> [Exercise aim]
Only lines with the string "over" should be returned from the data below.

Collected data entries
------------------------------------

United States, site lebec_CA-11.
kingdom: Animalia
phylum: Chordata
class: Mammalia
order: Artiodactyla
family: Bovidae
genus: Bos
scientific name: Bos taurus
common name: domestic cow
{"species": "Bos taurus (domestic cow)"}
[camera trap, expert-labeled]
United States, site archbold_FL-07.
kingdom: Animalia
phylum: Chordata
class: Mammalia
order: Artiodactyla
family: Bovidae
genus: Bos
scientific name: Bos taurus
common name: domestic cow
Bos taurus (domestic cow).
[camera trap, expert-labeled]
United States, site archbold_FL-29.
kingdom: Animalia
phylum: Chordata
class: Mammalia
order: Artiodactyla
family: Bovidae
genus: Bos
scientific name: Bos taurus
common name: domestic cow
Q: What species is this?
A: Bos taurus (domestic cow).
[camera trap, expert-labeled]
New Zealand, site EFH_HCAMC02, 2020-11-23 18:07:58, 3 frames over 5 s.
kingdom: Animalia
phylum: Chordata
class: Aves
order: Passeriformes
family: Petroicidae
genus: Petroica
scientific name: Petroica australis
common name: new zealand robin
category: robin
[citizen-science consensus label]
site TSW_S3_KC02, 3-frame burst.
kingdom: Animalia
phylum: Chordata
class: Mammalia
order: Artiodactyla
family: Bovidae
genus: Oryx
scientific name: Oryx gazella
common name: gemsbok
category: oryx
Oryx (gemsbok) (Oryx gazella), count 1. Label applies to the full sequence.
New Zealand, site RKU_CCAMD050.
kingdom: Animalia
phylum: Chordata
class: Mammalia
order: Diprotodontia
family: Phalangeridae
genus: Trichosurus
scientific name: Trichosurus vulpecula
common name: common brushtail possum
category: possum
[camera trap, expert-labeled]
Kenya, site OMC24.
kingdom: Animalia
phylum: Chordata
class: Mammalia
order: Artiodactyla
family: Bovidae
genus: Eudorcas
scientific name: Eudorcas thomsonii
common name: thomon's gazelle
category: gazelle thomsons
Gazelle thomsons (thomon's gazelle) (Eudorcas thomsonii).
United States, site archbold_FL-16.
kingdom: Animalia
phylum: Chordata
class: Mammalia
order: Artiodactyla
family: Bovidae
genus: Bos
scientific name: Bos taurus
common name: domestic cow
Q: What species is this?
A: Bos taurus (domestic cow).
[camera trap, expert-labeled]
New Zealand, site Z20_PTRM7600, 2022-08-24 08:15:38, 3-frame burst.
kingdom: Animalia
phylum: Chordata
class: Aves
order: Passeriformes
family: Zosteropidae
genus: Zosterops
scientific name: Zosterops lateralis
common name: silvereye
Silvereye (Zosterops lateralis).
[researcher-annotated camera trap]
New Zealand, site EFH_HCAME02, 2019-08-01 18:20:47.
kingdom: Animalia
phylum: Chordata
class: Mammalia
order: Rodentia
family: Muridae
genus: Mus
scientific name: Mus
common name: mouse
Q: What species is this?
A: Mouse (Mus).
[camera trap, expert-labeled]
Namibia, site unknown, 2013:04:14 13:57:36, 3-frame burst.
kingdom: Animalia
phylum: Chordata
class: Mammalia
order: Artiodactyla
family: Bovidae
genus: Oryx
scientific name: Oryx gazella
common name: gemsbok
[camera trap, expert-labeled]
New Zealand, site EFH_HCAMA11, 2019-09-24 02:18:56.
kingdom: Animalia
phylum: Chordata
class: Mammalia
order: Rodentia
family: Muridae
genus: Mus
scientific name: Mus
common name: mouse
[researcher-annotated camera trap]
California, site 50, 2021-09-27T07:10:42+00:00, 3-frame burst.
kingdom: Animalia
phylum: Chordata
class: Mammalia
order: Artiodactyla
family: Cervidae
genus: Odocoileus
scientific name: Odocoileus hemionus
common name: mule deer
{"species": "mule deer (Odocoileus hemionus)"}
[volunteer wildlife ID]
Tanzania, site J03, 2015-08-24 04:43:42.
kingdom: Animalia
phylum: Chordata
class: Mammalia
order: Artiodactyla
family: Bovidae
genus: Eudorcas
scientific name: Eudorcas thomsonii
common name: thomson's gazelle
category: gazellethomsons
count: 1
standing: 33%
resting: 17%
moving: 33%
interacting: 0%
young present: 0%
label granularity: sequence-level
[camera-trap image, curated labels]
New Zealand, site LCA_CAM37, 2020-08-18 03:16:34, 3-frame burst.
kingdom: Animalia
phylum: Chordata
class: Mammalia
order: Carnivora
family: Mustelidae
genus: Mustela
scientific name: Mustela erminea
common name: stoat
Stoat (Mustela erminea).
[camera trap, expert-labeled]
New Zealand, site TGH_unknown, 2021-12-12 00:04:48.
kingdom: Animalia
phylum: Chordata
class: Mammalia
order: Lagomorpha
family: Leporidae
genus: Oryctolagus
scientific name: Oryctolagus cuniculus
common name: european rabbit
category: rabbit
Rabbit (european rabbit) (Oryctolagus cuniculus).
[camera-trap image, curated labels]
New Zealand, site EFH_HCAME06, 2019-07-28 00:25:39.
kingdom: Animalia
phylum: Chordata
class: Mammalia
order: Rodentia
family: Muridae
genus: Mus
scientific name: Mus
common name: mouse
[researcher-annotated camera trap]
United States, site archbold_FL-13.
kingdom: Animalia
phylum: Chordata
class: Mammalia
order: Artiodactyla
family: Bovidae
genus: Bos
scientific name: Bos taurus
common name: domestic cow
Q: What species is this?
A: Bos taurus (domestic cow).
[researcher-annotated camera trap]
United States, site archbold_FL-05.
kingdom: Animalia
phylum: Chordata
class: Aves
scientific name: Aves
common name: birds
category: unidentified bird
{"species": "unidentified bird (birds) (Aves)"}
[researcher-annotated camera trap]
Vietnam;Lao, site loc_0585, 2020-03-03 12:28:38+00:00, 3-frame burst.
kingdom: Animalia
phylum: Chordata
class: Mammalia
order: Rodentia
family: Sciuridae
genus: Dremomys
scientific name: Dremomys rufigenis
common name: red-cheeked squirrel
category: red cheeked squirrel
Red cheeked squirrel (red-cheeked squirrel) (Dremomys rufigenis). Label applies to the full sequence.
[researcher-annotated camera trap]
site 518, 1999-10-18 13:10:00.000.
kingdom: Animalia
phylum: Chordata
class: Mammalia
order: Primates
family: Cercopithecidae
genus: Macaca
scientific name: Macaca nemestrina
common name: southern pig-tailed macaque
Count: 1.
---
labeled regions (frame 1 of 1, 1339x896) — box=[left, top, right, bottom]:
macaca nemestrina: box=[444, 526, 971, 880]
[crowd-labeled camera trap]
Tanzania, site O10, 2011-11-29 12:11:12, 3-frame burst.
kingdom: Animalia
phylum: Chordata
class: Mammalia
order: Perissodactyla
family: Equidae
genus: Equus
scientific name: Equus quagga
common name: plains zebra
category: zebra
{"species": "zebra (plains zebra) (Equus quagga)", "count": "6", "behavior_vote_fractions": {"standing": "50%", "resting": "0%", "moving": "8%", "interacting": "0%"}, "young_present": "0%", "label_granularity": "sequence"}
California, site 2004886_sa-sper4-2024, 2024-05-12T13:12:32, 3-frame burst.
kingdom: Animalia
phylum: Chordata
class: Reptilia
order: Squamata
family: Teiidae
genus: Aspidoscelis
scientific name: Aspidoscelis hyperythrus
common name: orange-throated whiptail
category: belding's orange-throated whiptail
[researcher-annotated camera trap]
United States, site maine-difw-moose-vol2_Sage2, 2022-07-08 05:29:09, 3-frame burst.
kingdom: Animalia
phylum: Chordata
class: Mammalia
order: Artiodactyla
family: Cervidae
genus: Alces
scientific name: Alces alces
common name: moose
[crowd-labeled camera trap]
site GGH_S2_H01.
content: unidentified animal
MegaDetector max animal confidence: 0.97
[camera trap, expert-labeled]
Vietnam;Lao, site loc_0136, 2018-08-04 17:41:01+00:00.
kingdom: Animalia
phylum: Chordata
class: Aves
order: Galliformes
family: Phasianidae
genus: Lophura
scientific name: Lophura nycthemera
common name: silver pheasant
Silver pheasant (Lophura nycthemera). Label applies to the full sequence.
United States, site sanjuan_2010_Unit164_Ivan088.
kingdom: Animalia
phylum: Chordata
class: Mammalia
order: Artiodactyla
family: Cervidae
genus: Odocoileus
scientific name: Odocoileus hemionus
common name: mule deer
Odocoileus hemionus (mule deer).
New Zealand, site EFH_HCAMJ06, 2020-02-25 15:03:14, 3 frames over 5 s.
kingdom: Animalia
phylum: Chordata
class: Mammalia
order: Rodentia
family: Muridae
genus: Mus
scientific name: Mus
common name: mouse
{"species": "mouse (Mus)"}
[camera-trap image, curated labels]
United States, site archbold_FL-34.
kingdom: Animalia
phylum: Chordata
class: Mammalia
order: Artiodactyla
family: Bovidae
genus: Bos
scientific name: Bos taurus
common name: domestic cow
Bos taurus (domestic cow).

------------------------------------

> [Output of the task]
New Zealand, site EFH_HCAMC02, 2020-11-23 18:07:58, 3 frames over 5 s.
New Zealand, site EFH_HCAMJ06, 2020-02-25 15:03:14, 3 frames over 5 s.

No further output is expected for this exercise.